**Work instruction A**
According to the passage on data science tool groupings, into how many groupings could the 48 data science tools be placed?

**Text for analysis**
=-=-=
Analysis of usage of 48 data science tools by over 10,000 data professionals showed that data science tools could be grouped into a smaller set (specifically, 14 tool groupings). That is, some data science tools tend to be used together apart from other data science tools. Implications for vendors and data professionals are discussed.
Data professionals rely on data science tools, technologies and languages to help them get insights from data. A recent study showed that data professionals typically use around 4 data science tools. So, which data science tools they use? Are some tools used together? A previous study of data professionals showed logical tool groupings; that is, some tools tend to be used together, apart from other tools. I wanted to validate those previous findings using new survey data from Kaggle’s 2017 State of Data Science and Machine Learning study in which they collected responses from over 16,000 data professionals on a variety of data science practices, including their use of 48 different data science tools, technologies and languages.
Dimension Reduction through Principal Components Analysis
I used a data reduction approach called principal components analysis to help determine which tools tend to be used together. This approach groups the tools by looking at the relationship among all tools simultaneously. In general, principal components analysis examines the statistical relationships (e.g., covariances) among a large set of variables and tries to explain these correlations using a smaller number of variables (components).
=-=-=
**Provided material**
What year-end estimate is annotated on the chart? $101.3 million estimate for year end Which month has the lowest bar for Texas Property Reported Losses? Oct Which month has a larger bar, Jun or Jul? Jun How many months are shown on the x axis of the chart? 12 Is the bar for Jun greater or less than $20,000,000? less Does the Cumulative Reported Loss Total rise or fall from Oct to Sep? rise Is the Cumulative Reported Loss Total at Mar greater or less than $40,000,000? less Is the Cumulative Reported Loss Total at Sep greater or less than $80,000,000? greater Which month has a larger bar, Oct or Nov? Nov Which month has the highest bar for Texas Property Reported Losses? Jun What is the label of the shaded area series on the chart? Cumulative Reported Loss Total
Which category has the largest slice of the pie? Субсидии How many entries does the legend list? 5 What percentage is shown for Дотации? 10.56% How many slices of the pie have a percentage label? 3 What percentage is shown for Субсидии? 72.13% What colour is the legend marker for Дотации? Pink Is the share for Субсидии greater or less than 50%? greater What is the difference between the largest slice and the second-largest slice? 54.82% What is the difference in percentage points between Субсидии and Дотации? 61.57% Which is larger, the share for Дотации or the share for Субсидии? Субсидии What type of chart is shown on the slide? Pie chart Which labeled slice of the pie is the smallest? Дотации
=-=-=
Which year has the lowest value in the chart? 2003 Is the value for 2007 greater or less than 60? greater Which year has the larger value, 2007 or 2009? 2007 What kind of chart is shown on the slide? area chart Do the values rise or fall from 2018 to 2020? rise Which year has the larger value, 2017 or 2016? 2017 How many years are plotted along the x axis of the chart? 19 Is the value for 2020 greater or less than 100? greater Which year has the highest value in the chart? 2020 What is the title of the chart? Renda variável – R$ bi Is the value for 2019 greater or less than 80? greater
=-=-=
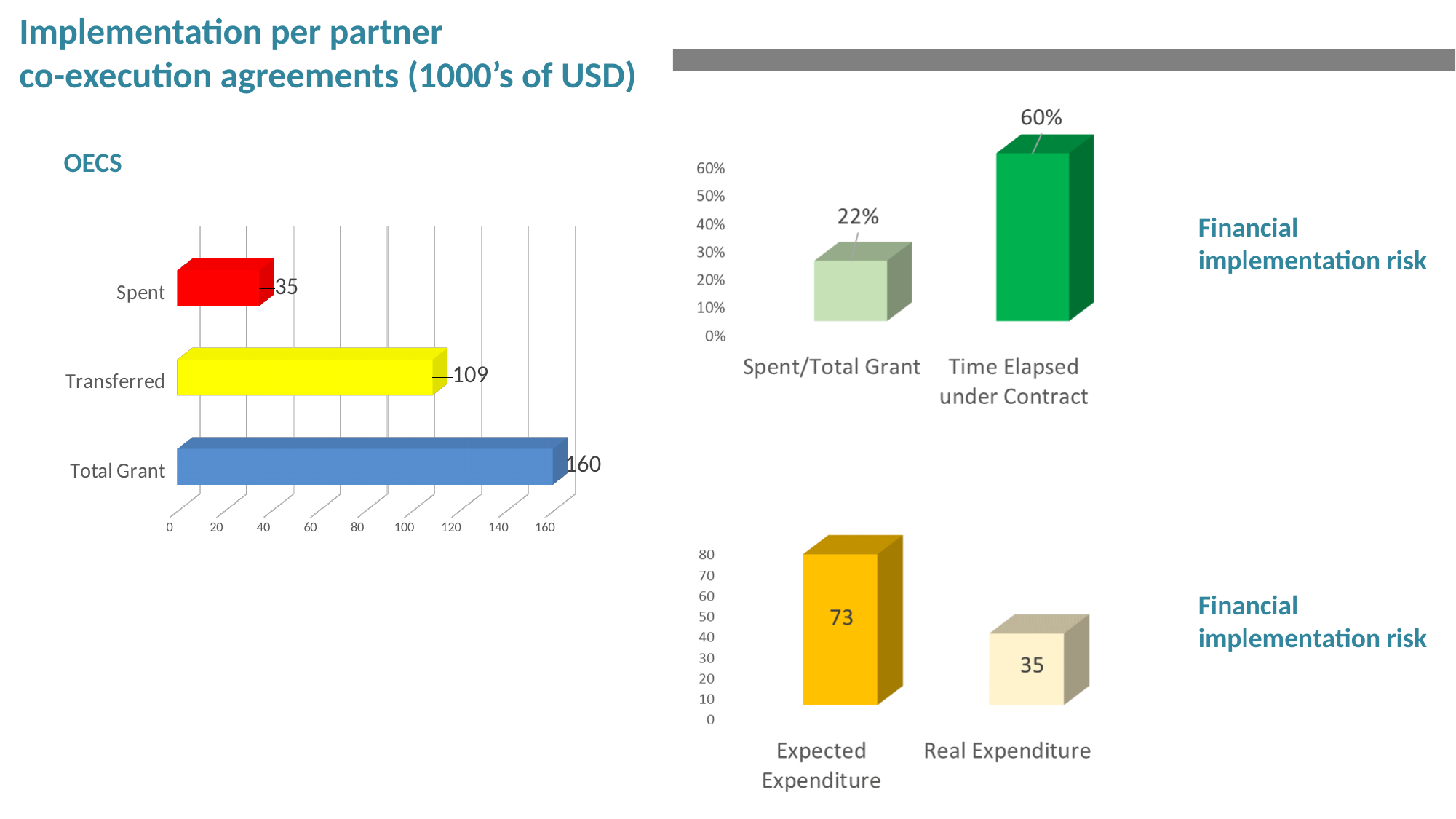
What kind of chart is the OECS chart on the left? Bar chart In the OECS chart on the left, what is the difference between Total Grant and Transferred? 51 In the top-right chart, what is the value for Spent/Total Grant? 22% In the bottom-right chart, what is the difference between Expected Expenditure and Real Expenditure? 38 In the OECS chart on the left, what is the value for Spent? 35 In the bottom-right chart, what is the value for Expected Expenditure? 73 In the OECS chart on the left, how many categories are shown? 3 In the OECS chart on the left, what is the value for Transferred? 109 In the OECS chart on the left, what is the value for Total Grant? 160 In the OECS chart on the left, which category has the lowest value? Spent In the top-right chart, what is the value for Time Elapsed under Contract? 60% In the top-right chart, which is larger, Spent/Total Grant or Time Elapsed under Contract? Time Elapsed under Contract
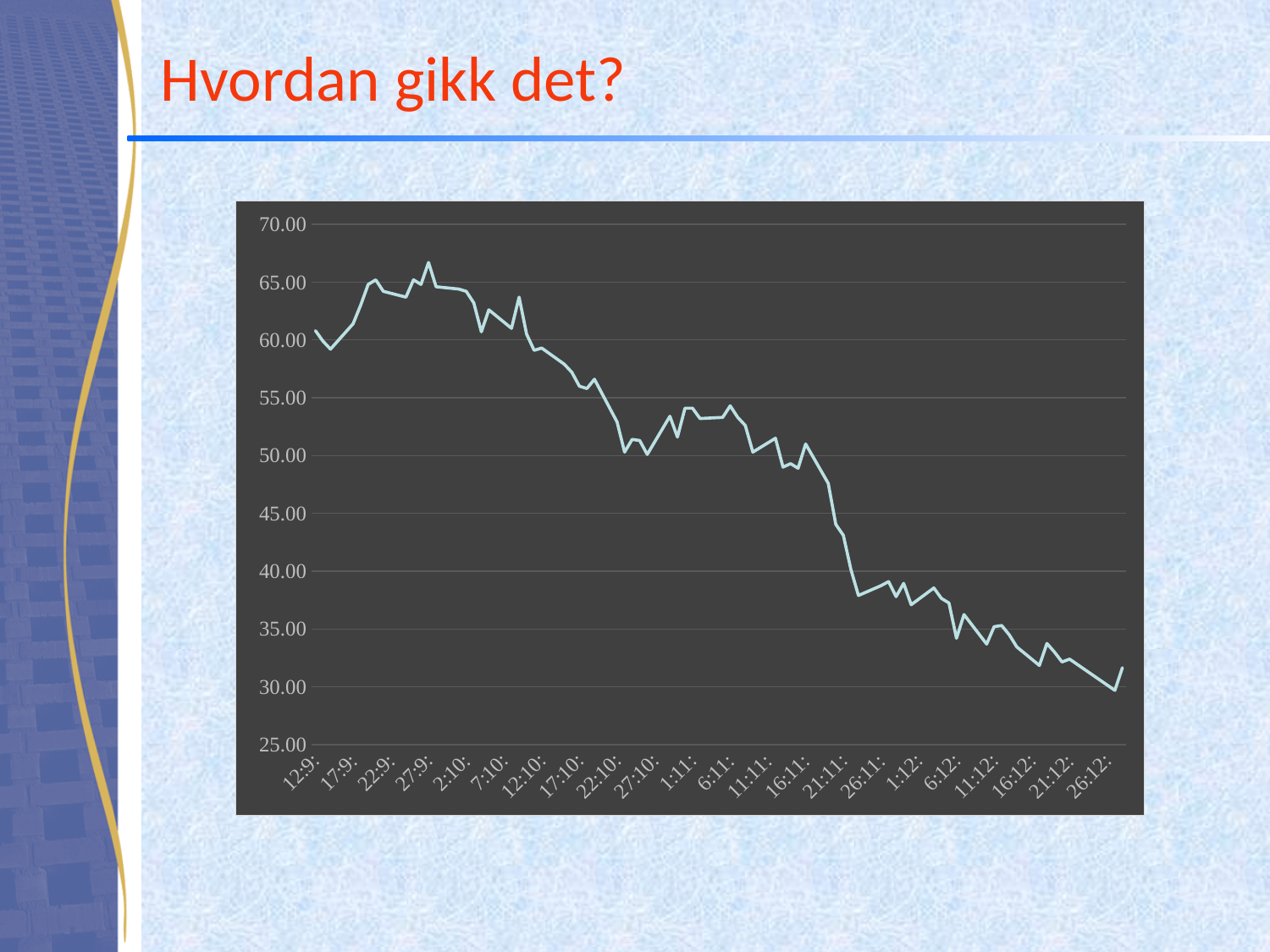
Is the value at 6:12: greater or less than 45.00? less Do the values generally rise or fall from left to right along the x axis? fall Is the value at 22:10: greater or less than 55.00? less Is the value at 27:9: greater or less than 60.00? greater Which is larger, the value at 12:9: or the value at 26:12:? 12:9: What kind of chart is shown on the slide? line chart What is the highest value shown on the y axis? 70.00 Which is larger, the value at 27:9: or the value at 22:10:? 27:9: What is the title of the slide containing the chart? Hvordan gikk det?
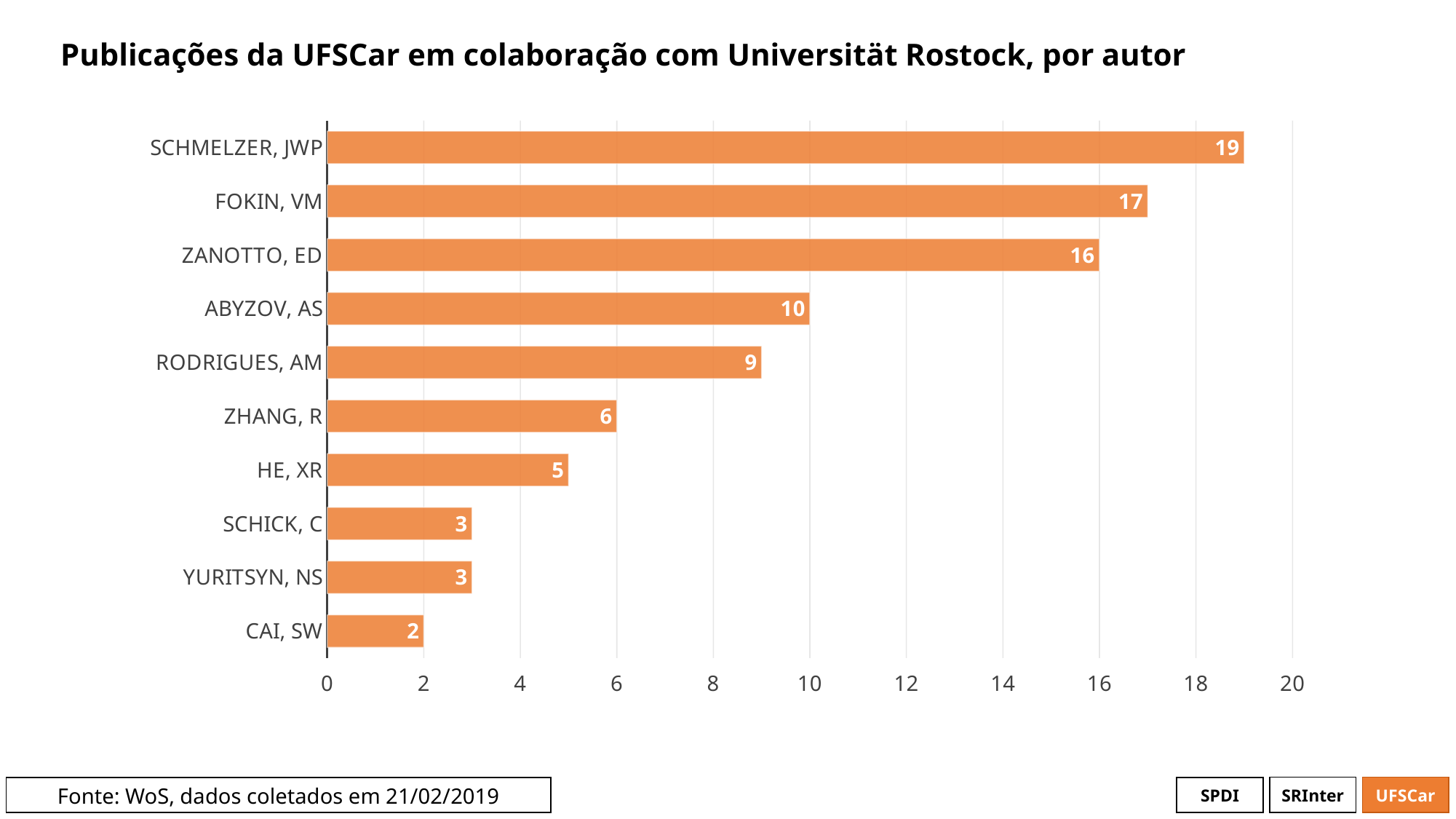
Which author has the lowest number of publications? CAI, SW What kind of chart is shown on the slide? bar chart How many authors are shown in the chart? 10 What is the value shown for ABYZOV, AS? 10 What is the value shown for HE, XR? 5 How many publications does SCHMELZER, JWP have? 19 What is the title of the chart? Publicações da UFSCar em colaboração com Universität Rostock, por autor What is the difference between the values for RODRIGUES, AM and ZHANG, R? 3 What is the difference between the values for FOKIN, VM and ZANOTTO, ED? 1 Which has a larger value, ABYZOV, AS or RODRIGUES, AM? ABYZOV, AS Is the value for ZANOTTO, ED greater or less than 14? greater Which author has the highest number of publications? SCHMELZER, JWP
=-=-=
**Work instruction B**
Output the entries unchanged, starting with the line that contains "What year-end estimate" and going on through the line that contains "Which category has the largest", both lines included.

**Output A**
14 tool groupings.

**Output B**
What year-end estimate is annotated on the chart? $101.3 million estimate for year end Which month has the lowest bar for Texas Property Reported Losses? Oct Which month has a larger bar, Jun or Jul? Jun How many months are shown on the x axis of the chart? 12 Is the bar for Jun greater or less than $20,000,000? less Does the Cumulative Reported Loss Total rise or fall from Oct to Sep? rise Is the Cumulative Reported Loss Total at Mar greater or less than $40,000,000? less Is the Cumulative Reported Loss Total at Sep greater or less than $80,000,000? greater Which month has a larger bar, Oct or Nov? Nov Which month has the highest bar for Texas Property Reported Losses? Jun What is the label of the shaded area series on the chart? Cumulative Reported Loss Total
Which category has the largest slice of the pie? Субсидии How many entries does the legend list? 5 What percentage is shown for Дотации? 10.56% How many slices of the pie have a percentage label? 3 What percentage is shown for Субсидии? 72.13% What colour is the legend marker for Дотации? Pink Is the share for Субсидии greater or less than 50%? greater What is the difference between the largest slice and the second-largest slice? 54.82% What is the difference in percentage points between Субсидии and Дотации? 61.57% Which is larger, the share for Дотации or the share for Субсидии? Субсидии What type of chart is shown on the slide? Pie chart Which labeled slice of the pie is the smallest? Дотации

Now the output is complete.